Q. ケアマネが個人として相談するのか、施設として相談するのか?
A. 問題の性質によります。利用者の権利擁護(虐待・成年後見)はケアマネとして通報・相談します。施設の労務問題は施設の管理者として対応するのが原則です。どちらか迷う場合は、まず上長・管理者に報告・相談してから動くことをおすすめします。
Q. 相談内容が外部に漏れないか心配です
A. 弁護士・司法書士・行政書士・社労士には厳格な守秘義務があります。相談内容が依頼者の同意なく第三者に伝わることはありません。安心して事実をすべて話してください。
Q. 地域包括支援センターはどこにありますか?
A. 市区町村の高齢者福祉窓口か、インターネットで「(お住まいの市区町村名)地域包括支援センター」と検索すると最寄りのセンターが見つかります。大阪市内には24区に複数のセンターが設置されています。

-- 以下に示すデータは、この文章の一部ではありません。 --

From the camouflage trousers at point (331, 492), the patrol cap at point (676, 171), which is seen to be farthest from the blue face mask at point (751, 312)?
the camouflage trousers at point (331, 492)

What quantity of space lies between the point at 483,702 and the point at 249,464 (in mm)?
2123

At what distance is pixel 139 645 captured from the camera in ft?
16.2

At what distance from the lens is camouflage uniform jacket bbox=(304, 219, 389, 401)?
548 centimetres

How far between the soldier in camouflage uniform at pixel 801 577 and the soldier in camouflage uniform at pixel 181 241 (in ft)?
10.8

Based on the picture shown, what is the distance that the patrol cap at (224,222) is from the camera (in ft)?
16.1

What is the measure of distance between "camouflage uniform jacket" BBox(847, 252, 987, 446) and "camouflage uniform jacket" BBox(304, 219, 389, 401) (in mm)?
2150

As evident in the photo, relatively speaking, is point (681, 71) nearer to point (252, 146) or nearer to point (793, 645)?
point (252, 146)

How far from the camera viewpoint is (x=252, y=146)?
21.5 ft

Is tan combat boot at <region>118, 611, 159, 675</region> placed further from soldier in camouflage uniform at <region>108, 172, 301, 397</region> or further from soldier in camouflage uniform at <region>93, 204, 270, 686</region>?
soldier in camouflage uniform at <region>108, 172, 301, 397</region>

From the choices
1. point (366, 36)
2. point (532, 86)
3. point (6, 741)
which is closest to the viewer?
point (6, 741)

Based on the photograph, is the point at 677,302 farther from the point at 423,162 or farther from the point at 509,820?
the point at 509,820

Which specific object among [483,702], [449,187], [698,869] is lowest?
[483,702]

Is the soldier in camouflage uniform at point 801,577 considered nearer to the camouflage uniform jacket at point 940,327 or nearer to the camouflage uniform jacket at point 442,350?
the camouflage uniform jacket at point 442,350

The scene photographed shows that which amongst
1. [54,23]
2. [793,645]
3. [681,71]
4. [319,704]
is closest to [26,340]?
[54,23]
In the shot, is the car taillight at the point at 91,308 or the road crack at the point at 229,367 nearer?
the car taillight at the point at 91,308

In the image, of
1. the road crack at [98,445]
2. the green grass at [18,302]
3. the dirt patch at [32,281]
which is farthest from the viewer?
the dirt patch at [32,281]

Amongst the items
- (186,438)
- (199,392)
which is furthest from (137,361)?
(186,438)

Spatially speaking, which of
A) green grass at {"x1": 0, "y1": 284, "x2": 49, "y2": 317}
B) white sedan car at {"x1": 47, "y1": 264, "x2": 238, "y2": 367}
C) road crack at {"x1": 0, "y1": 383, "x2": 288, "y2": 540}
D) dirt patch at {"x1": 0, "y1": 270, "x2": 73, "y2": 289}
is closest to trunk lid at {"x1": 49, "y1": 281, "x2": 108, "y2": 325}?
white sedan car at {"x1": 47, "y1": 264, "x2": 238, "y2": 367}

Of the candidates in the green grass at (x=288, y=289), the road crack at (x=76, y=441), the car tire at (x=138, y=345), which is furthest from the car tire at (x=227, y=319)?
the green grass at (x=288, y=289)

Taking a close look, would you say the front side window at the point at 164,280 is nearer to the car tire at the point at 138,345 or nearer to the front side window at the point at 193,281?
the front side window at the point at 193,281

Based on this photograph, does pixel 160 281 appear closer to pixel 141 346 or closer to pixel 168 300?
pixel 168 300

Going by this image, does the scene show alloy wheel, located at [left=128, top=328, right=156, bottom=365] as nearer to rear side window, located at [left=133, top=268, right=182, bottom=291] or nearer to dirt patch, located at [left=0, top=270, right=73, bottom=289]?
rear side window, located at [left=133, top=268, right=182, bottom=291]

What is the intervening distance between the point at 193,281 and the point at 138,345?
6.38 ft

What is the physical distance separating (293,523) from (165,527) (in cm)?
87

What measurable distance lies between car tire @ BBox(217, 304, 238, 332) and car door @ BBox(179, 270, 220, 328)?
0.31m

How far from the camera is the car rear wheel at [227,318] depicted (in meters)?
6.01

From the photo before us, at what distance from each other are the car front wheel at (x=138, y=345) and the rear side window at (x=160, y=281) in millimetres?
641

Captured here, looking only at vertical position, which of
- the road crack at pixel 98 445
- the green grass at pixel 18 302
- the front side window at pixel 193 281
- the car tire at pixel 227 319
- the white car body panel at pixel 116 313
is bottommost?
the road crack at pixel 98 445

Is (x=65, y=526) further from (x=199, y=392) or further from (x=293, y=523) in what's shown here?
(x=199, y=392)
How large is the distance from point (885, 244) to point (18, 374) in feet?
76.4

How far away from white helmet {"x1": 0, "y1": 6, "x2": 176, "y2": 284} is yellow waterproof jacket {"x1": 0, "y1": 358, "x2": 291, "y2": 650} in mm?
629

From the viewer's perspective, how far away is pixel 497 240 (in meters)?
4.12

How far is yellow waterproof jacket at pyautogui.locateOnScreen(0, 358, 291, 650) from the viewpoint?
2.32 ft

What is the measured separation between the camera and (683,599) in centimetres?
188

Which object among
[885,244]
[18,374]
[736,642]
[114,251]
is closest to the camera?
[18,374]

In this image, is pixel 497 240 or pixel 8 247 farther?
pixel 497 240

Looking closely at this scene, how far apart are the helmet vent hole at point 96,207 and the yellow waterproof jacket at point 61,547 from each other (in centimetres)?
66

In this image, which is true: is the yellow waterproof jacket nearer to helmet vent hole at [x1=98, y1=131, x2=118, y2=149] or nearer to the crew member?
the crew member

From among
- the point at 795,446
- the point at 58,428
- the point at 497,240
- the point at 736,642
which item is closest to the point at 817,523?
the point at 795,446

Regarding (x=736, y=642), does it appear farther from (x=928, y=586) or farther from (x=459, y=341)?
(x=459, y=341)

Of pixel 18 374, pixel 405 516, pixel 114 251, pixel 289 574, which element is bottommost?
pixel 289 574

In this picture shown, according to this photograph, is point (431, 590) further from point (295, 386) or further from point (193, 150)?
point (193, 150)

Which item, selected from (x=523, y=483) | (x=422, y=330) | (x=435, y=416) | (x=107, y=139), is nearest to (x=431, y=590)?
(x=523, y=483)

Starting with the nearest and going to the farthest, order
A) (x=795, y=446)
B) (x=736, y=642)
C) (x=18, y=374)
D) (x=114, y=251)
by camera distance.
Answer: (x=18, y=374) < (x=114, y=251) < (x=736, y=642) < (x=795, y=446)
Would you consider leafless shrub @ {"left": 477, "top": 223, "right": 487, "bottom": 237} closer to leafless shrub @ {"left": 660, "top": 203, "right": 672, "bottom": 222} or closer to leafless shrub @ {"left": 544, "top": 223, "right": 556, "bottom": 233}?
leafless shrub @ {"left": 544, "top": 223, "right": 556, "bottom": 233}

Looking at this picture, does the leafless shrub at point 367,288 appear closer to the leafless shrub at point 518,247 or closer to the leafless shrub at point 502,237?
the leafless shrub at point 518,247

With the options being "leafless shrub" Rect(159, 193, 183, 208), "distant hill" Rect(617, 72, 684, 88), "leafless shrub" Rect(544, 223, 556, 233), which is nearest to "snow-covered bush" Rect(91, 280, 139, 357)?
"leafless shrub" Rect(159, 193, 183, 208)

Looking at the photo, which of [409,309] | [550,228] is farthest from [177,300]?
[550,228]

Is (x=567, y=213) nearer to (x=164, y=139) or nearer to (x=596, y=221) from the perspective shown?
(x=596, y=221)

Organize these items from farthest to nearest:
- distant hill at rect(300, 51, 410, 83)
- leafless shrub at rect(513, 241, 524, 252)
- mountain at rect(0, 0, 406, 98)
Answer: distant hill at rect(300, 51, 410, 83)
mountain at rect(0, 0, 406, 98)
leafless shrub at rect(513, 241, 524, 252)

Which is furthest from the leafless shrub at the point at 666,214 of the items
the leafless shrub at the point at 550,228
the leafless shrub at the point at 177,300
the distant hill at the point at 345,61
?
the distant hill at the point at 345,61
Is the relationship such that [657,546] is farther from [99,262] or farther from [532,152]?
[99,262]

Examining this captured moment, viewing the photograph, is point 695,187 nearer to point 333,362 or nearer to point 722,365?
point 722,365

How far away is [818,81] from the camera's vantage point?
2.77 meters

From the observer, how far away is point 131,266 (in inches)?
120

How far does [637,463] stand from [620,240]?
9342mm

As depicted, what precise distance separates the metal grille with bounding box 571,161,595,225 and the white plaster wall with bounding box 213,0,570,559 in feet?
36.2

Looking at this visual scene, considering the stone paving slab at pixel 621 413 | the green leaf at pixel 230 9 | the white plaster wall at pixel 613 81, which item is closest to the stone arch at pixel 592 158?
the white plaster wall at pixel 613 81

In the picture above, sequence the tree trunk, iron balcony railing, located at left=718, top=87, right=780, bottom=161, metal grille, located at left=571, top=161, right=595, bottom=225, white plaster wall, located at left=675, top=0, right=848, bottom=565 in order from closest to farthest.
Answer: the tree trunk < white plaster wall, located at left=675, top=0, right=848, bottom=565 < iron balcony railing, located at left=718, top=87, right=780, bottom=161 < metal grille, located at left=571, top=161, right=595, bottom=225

まとめ:迷ったら「地域包括支援センター → 専門家」の流れで
ケアマネ・施設職員が直面する法律問題の相談先を場面別に整理しました。最後にポイントをまとめます。
- 成年後見は司法書士(リーガルサポート)が第一選択
- 虐待・消費者被害はまず地域包括支援センターへ、緊急なら警察
- 紛争・交渉が必要な場面は弁護士
- 労務トラブルは社労士または労働基準監督署(無料)
- 費用が心配なら法テラスや弁護士会の無料相談を活用
- 迷ったら地域包括支援センターに相談すれば適切な専門家につないでもらえる
問題が小さいうちに専門家に相談することで、解決のコストも時間も大幅に節約できます。「自分たちだけで抱え込まない」ことが、利用者・職員を守る最善の方法です。